Best Practices
Patterns and guidelines for reliable, maintainable device connections in production.
Use the connect() Context Manager
Always prefer the context manager over manual get_connection() / close() calls. It guarantees cleanup even when exceptions occur.
def collect_version(device: Device) -> dict[str, str | None]:
with DeviceInfoProxy.connect(device, "ssh", "scrapli") as proxy:
return proxy.get_version()
If you must manage the lifecycle manually, wrap the usage in try / finally:
proxy = MyProxy.get_connection(device, "ssh", "scrapli")
try:
result = proxy.get_version()
finally:
proxy.close()
Use get_raw_connection() as an Escape Hatch
When no capability covers your specific need, access the underlying library client through the plugin:
def send_custom_command(device: Device, command: str) -> str:
with DeviceInfoProxy.connect(device, "ssh", "scrapli") as proxy:
raw = proxy.plugin.get_raw_connection()
if raw is None:
raise RuntimeError("Connection is not alive.")
response = raw.send_command(command)
return str(response.result)
This is useful for ad-hoc send_command() or send_config() calls. If you find yourself using raw connections repeatedly for the same operation, consider creating a capability interface instead.
Handle NotImplementedForThisPlatform Gracefully
In multi-vendor environments, not every plugin implements every capability. Wrap calls that may be unsupported:
def safe_get_version(device: Device) -> dict[str, str | None] | None:
with DeviceInfoProxy.connect(device, "ssh", fallback_to_default=True) as proxy:
try:
return proxy.get_version()
except NotImplementedForThisPlatform:
return None
The exception includes a context attribute with proxy_class, method_name, interface_name, platform, plugin_class, and device_id for structured error handling.
Avoid Multiple Simultaneous Connections
Do not open more than one connection to the same device at the same time. Most network devices have limited VTY lines or session limits. Open a single connection, perform all operations, then close it before connecting again.
with MyProxy.connect(device, "ssh", "scrapli") as proxy:
version = proxy.get_version()
config = proxy.get_running_config()
Do Not Hold Connections Across Long Operations
Close connections before CPU-intensive processing or external API calls. Network devices may time out idle sessions, and holding connections unnecessarily blocks other automation.
with MyProxy.connect(device, "ssh", "scrapli") as proxy:
raw_config = proxy.get_running_config()
processed = expensive_parsing(raw_config)

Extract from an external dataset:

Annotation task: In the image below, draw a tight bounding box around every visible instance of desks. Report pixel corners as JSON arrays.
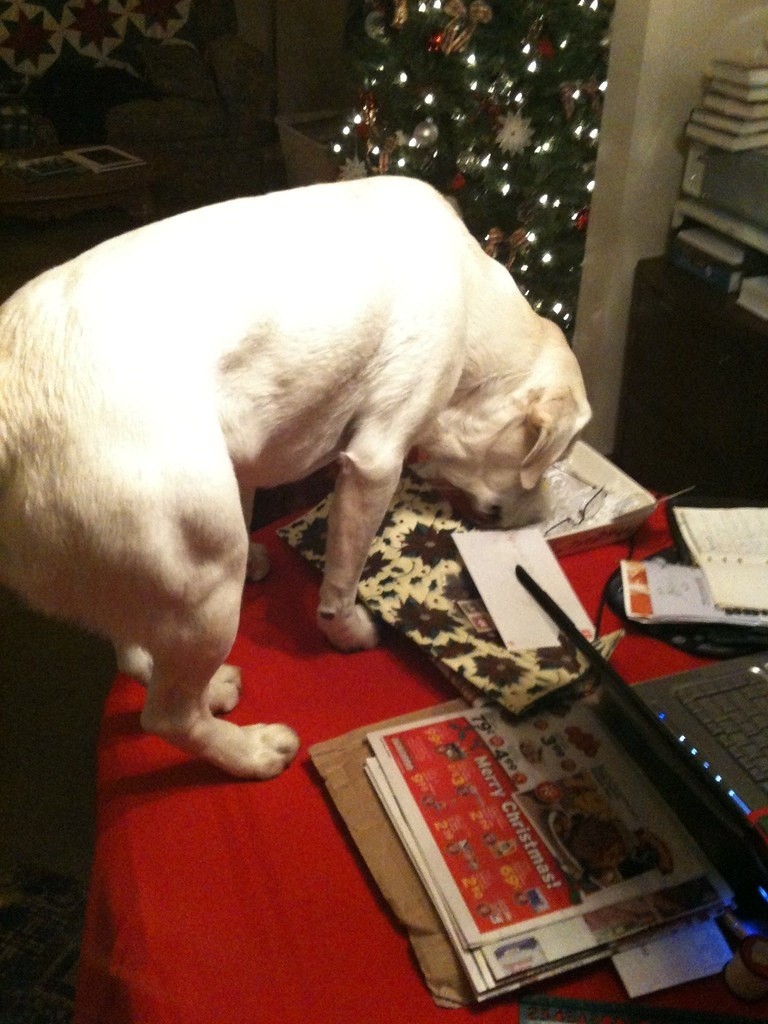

Test Plugins with Registry Utilities
Use clear_registry() and get_registry_snapshot() to isolate plugin tests:
from neops_worker_sdk.connection.registry import ( # noqa: E402
clear_registry,
get_registry_snapshot,
)
def test_my_plugin_registers():
import sys
# Remove cached module so re-import triggers registration
sys.modules.pop("frr_plugin", None)
clear_registry()
# pyrefly: ignore [missing-import]
from frr_plugin import FRRNetmikoPlugin
snapshot = get_registry_snapshot()
assert "frr" in snapshot["plugins"]
assert snapshot["platform_defaults"]["frr"] is FRRNetmikoPlugin
clear_registry() removes all registered plugins, so each test starts from a clean state. Always call it in test setup to prevent cross-test contamination.
Credentials and Secrets
Credentials are stored on Device objects in the neops CMS and arrive in
your function block via WorkflowContext. The SDK reads device.username
and device.password directly when creating connections.
- Never hardcode credentials in function blocks or examples.
- For external secrets (HashiCorp Vault, AWS Secrets Manager), resolve them
in the
acquire()phase and set them on the device object before connecting. - SSH key authentication depends on the underlying library (scrapli supports
it natively via
auth_private_key; useget_raw_connection()to configure it).
Enable Mode / Privilege Escalation
Many Cisco and Arista devices require enable mode for privileged commands.
Handle this through your connection plugin's raw connection:
Netmiko — pass secret when constructing the connection, then call enable():
raw = proxy.plugin.get_raw_connection()
raw.secret = device.password # or a dedicated enable secret
raw.enable()
output = raw.send_command("show running-config")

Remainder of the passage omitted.